The language of potency and act provides metaphysical terminology to describe the relation between who we are as human beings and what well-designed furniture does to us. Human beings are in potency of being upright and at attention or slack and relaxed (both physically and morally). This is because rectitude and slackness are possibilities allowed for by our nature. If a person is actually upright, that potency is actualized (“in act”). We are indeed disciplined by the world around us, but this fact does not change our humanity. Rather, it makes us certain kinds of humans, by actualizing certain potencies in certain ways. Boot camp may lack soft chairs precisely because it aims to accentuate and develop a recruit’s potency for being at attention.
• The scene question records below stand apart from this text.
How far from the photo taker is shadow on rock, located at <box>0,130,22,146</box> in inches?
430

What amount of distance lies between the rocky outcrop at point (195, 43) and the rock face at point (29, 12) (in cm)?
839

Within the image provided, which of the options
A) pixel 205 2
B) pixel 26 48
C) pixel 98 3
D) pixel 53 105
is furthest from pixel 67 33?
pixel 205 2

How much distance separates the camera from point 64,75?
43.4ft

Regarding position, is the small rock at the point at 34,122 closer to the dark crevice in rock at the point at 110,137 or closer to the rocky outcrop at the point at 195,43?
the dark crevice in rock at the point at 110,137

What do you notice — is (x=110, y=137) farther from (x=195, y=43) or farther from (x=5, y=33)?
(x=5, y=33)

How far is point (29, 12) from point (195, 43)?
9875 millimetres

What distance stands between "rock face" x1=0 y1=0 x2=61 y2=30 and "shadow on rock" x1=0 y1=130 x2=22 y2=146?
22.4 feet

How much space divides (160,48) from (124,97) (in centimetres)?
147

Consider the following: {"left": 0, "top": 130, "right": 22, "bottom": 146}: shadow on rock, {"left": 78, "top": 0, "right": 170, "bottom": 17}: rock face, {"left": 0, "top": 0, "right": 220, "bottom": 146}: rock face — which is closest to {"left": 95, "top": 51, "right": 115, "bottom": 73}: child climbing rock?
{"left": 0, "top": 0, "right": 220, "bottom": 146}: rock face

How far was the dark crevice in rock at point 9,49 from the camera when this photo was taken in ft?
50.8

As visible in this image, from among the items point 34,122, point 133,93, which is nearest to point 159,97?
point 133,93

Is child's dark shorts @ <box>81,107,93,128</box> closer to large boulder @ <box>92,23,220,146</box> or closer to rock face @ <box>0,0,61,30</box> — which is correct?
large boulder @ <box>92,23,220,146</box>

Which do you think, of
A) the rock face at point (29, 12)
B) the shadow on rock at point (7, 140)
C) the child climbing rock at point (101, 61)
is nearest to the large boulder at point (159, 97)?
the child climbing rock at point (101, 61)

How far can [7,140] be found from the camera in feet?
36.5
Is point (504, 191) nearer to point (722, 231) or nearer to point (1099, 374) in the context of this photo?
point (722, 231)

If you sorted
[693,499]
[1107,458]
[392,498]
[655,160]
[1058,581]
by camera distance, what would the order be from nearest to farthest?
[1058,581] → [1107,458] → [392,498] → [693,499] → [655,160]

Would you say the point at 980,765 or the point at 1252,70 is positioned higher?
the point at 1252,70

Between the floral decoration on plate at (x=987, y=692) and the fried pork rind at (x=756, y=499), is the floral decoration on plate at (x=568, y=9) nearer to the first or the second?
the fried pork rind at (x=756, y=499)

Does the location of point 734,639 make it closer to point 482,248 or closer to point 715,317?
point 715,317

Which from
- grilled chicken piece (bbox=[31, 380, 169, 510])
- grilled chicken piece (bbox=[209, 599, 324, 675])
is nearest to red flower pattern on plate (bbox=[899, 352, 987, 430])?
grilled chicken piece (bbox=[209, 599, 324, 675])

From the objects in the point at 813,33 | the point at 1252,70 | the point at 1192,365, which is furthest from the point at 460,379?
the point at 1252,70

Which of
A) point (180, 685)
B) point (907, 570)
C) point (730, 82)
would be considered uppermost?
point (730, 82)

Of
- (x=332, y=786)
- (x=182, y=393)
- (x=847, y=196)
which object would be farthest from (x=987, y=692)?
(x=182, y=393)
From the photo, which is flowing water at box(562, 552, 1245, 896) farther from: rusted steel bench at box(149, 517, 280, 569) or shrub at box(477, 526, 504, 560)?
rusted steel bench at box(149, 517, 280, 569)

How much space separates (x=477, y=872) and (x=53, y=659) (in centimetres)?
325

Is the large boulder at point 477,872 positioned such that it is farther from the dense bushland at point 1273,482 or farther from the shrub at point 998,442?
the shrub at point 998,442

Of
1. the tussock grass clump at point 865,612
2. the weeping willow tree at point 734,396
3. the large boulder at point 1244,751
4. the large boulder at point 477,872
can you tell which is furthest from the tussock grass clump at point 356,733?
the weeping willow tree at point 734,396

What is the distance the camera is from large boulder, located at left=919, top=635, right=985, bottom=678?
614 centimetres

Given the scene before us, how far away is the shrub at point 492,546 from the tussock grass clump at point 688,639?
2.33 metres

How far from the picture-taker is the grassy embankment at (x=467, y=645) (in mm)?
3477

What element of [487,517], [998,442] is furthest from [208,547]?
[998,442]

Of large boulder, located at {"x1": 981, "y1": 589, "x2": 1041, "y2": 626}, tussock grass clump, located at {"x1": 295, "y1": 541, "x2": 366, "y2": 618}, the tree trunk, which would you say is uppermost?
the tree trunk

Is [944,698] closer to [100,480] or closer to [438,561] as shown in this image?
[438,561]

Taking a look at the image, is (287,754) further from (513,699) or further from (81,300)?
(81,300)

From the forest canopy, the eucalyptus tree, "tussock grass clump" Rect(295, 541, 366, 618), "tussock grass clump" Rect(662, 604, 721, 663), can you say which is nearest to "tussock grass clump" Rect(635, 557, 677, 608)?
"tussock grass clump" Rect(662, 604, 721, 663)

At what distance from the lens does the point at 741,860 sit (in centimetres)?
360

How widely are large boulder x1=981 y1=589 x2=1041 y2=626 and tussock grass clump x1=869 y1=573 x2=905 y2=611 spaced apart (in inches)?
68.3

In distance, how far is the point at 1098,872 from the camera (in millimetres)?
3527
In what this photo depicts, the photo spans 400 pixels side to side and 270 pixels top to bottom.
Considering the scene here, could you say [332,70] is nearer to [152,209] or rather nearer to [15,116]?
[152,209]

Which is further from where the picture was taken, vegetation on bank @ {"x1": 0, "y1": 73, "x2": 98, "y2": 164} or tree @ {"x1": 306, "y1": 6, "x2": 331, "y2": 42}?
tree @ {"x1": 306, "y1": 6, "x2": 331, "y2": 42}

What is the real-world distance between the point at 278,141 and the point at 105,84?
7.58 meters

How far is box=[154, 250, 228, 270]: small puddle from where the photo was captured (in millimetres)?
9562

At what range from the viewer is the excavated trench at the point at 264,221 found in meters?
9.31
A library has them because it wants to encourage the relaxation of the body that allows for intellectual focus.
The classical terminology of potency and act is relevant because Foucault is riding on its coattails with his language of “power.” He believed that the entire theory of the metaphysical structure of things—matter and form, potency and act, natures—is itself an artifact of cultural conditioning, given shape by power-relations in the Greco-Roman world and, later, in Christian societies. Foucault insists that there is nothing deeper than power. Nothing resides within us as an innate potency; there is only that which acts upon us from the outside, like the blacksmith’s hammer blows, which give form to the iron ingot. Thus, for Foucault, external power is the real and sole metaphysical structure, which replaces the potency of nature and its innate capacity to be actualized.
In a word, Foucault exchanges nature for artifice. The metaphysical interiority of the person is traded out for the actions of power in shaping the person. Philosopher Gilles Deleuze, a friend of Foucault, puts it this way: “The inside is an outside operation.”